Zwrot ludowy, od dłuższego czasu wyrazisty nie tylko w refleksji naukowej, przekłada się również na popularność czytelniczą podejmujących ten temat publikacji – należących zarówno do beletrystyki, jak i szeroko pojętej literatury niefikcjonalnej. Dowodem jest wielka poczytność np. Chłopek. Opowieści o naszych babkach Joanny Kuciel-Frydryszak. Wraz z (re)aktywacją historii ludowej narasta obecność tematyki związanej z awansem społecznym. Obie kwestie są powiązane ze sobą, acz dostrzegalne jest pewne przemieszczenie uwagi autorów/autorek – skupiają się bardziej na odtwarzaniu historii osobistych, jednostkowych awansów (a punktem wyjściowym niekoniecznie są, choć ciągle mogą być, chłopskie korzenie). Historie o awansie stopniowo tworzą alternatywną mapę napięć. Awans, na pierwszy rzut oka pozytywny, kryje w sobie sprzeczności, prymarnie niewidoczne koszty, które ponoszoną zarówno awansujący, jak też ich rodzice, bliscy, rodzeństwo. Dlatego, w planowanym numerze „Kontekstów Kultury” będziemy zachęcać do bliższego przyjrzenia się rozmaitym aspektom literatury awansu społecznego, a jej istnienie (albo krystalizowanie się), jest pierwszą z roboczych hipotez. Byłby to (już jest?) heterogeniczny obszar literatury, w którym przeszłość odtwarzana jest z uwzględnieniem wiedzy na temat społecznego ulokowania osoby wspominającej – mówiącej w swoim imieniu, ale i wychodzącej poza jednostkowość ujęcia.

Twórczość skoncentrowana na awansie (przejawiającym się m. in. jako poczucie niedopasowania, tożsamościowa praca do wykonania) nierzadko bywa genologiczną hybrydą. Obejmuje teksty autofikcyjne, zbliżające się do poetyki wspomnień czy autobiografii, albo autobiografikcji (korzystając z terminu Maxa Saundersa), nie stroni od (auto)biografistyki (nierzadko o transgeneracyjnym charakterze), chętnie korzysta z poetyki eseju. Grono piszących o rozmaitych wersjach awansu społecznego jest zróżnicowane i stale się poszerza. Należą do niego noblistka Annie Ernaux oraz Didier Eribon, Éduard Louis, Carolyn Steedman, opowiadający własne historie awansowe, ale i rozliczający się z przeszłością rodzinną; Tomasz S. Markiewka w Nic się nie działo, Maciej Jakubowiak w Hance, Ishbel Szatrawska w Toni, Renata Lis w Mojej ukochanej zadają pytania o meandry awansowych narracji, deponują zyski, rozliczają straty. Badaczki, Agata Zysiak w Punktach za pochodzenie. Powojennej modernizacji i uniwersytecie w robotniczym mieście oraz Agata Szczęśniak w Poruszonych. Awansie i emocjach w socjalistycznej Polsce kreślą tło historyczno-polityczno-obyczajowe klasowych przemieszczeń w PRL-u.

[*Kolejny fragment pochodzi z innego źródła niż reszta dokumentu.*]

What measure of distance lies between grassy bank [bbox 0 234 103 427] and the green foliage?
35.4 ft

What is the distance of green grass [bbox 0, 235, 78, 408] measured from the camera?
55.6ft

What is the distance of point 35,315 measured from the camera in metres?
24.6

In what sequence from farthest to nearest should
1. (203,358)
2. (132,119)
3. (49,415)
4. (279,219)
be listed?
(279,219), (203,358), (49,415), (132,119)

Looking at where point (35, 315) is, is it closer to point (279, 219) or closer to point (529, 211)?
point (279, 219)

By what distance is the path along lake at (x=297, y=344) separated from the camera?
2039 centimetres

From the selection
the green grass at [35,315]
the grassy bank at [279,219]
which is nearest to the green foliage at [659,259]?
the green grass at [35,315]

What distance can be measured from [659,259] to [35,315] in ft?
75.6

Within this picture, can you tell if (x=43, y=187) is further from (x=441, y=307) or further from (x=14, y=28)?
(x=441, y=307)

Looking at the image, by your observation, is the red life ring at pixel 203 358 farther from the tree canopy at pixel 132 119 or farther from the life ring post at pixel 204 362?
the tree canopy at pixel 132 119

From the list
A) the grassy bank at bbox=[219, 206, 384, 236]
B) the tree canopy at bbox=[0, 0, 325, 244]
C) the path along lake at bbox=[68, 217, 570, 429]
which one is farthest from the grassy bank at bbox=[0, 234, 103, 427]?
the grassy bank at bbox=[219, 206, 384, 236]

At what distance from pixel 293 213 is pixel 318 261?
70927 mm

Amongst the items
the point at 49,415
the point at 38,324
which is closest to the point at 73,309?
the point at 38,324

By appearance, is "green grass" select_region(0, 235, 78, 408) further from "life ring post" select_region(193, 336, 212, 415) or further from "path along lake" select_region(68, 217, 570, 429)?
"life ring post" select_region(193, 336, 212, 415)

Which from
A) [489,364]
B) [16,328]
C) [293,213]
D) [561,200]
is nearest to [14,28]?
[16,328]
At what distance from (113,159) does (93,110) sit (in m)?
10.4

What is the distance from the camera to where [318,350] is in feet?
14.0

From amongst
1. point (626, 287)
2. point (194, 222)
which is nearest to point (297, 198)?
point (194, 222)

Warto więc zastanowić się, czy literatura awansu społecznego (a precyzyjniej, awansów społecznych) może przekształcić się w autonomiczne zjawisko, generujące także nowe rozwiązania gatunkowe? Jakie jest jej potencjalne miejsce na mapie literatury dokumentu osobistego, czy szerzej, non-fiction?  Jak rezonują kwestie awansowe i zagadnienia autoetnograficzne oraz autosocjobiograficzne? Na czym polega emancypacyjność literatury awansu społecznego? Do czego odwołują się współcześni piszący o awansie, kiedy zaczęto w prozie bądź non-fiction rozpatrywać kwestie awansowe? Czy da się nakreślić linię genealogicznej ewolucji (odbywającej się skokowo, a może jednak z zachowaniem ciągłości)? Z wyliczonymi pytaniami, związane są również inne kwestie, które bez wątpienia pozwalają na bardziej precyzyjną charakterystykę ewentualnej nowej odmiany literatury – są to m. in. pytania o płeć awansu, relacje nomadyczności i mobilności klasowej, wstyd, zawłaszczanie opowieści awansowych. Także tym zagadnieniom zostanie poświęcony numer „Kontekstów Kultury”.